DSB修復阻害剤をCDDP/VP-16併用療法に取り入れると、コメットアッセイによってDNA損傷レベルが有意に増加することがわかった（5～10％）。γH2AXを指標としたDSBも有意に増加した。関連して、細胞周期がG2/M期に変化することも明らかになった（7～9％）。CDDP/VP-16併用療法では、カスパーゼ3および7の活性が２倍以上増加することが観察され、さらに、DSB修復阻害剤を加えると、特にCDDP耐性卵巣がん細胞において、カスパーゼ3および7の活性度が有意に増加した（シスプラチン感受性株では2倍以上の増加であり、シスプラチン耐性株では10倍以上の増加）。
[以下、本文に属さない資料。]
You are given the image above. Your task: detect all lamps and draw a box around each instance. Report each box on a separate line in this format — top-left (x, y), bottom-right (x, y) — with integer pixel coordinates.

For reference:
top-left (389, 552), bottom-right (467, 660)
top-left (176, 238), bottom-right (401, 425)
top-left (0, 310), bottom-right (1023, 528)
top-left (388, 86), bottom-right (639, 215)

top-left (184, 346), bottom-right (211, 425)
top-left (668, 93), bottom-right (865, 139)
3. DSB修復阻害剤による前処理は、低酸素状態での卵巣がん細胞におけるCDDP/VP-16併用療法の細胞毒性効果を増強しない。
低酸素環境下で活性化される低酸素応答誘導因子（Hypoxia-Inducible Factor）の一種であるHIF-1αの発現が2倍になる低酸素環境下では、DSB修復阻害剤をCDDP/VP-16併用療法と組み合わせても、細胞増殖の抑制、DNA損傷の増加や修復能の抑制、細胞周期の変化にはほとんど効果を示さなかった。シスプラチン耐性株ではDSB修復阻害剤によるカスパーゼ3および7の活性は3倍以上に増加したが、シスプラチン感受性株では活性レベルの変化は無かった。

4. 低酸素状態における遺伝子発現
低酸素条件下でのDNA損傷応答遺伝子のトランスクリプトーム解析によると、有酸素環境下のシスプラチン感受性株ではDNA損傷修復経路、ATM/ATRシグナル伝達経路、アポトーシス経路に関与する多くの遺伝子発現レベルの低下が観察された。シスプラチン耐性株では、さらに多くの遺伝子発現レベルの低下が観察された。一方、低酸素環境下では感受性株の遺伝子発現レベルの変化量は、有酸素環境下と比べて小さく、CDDP/VP-16併用療法に対するDSB修復阻害剤の作用が大きく異なることがわかった。

【まとめ】
ヒト卵巣がんの治療において、CDDP/VP-16併用療法に加え、NHEJとHRRそれぞれを標的としたDSB修復阻害剤を用いることで、シスプラチン耐性を克服することを明らかにした。しかし、ヒト卵巣がんには低酸素領域が存在し、低酸素状態ではCDDP/VP-16併用療法にDSB修復阻害剤を加えた効果は見られなかった。低酸素状態のシスプラチン耐性卵巣がん細胞を克服するためには、さらなるアプローチが必要となる。